Stored data entries:
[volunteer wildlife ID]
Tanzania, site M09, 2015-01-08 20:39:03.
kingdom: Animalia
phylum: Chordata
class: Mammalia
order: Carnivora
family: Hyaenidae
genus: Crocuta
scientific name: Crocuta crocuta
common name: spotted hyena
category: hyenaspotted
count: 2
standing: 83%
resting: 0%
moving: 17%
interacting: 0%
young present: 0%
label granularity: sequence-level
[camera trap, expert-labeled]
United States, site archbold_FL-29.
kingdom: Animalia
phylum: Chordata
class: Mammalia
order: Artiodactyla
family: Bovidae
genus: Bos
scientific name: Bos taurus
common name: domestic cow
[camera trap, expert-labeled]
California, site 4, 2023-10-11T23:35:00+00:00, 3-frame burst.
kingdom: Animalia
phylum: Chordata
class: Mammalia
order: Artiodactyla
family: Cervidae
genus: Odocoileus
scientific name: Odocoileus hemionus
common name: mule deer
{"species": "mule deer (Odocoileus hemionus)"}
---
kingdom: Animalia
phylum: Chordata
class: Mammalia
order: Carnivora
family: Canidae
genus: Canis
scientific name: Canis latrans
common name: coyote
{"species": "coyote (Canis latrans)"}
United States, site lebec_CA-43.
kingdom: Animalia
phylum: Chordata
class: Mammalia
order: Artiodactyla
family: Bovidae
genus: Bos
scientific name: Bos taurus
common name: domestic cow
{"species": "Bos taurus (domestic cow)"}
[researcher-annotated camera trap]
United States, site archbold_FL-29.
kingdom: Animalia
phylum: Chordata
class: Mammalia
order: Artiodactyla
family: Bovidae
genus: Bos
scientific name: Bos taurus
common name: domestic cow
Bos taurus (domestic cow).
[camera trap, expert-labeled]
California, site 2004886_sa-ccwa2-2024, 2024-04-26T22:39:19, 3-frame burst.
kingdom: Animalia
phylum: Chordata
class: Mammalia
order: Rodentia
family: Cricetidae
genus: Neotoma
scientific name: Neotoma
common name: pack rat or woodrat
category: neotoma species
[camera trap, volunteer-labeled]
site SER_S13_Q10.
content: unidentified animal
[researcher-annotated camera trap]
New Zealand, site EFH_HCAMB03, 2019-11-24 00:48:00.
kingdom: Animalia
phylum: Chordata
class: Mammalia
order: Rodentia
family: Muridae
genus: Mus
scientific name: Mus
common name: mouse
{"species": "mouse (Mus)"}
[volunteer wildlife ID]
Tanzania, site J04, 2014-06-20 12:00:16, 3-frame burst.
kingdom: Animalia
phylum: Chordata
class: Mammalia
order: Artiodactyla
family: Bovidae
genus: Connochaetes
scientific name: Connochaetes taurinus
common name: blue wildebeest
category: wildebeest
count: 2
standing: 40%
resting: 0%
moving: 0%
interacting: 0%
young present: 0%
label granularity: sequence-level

REQUIRED WORK
When a line contains the string "burst", copy it from the records.

ANSWER BOX
California, site 4, 2023-10-11T23:35:00+00:00, 3-frame burst.
California, site 2004886_sa-ccwa2-2024, 2024-04-26T22:39:19, 3-frame burst.
Tanzania, site J04, 2014-06-20 12:00:16, 3-frame burst.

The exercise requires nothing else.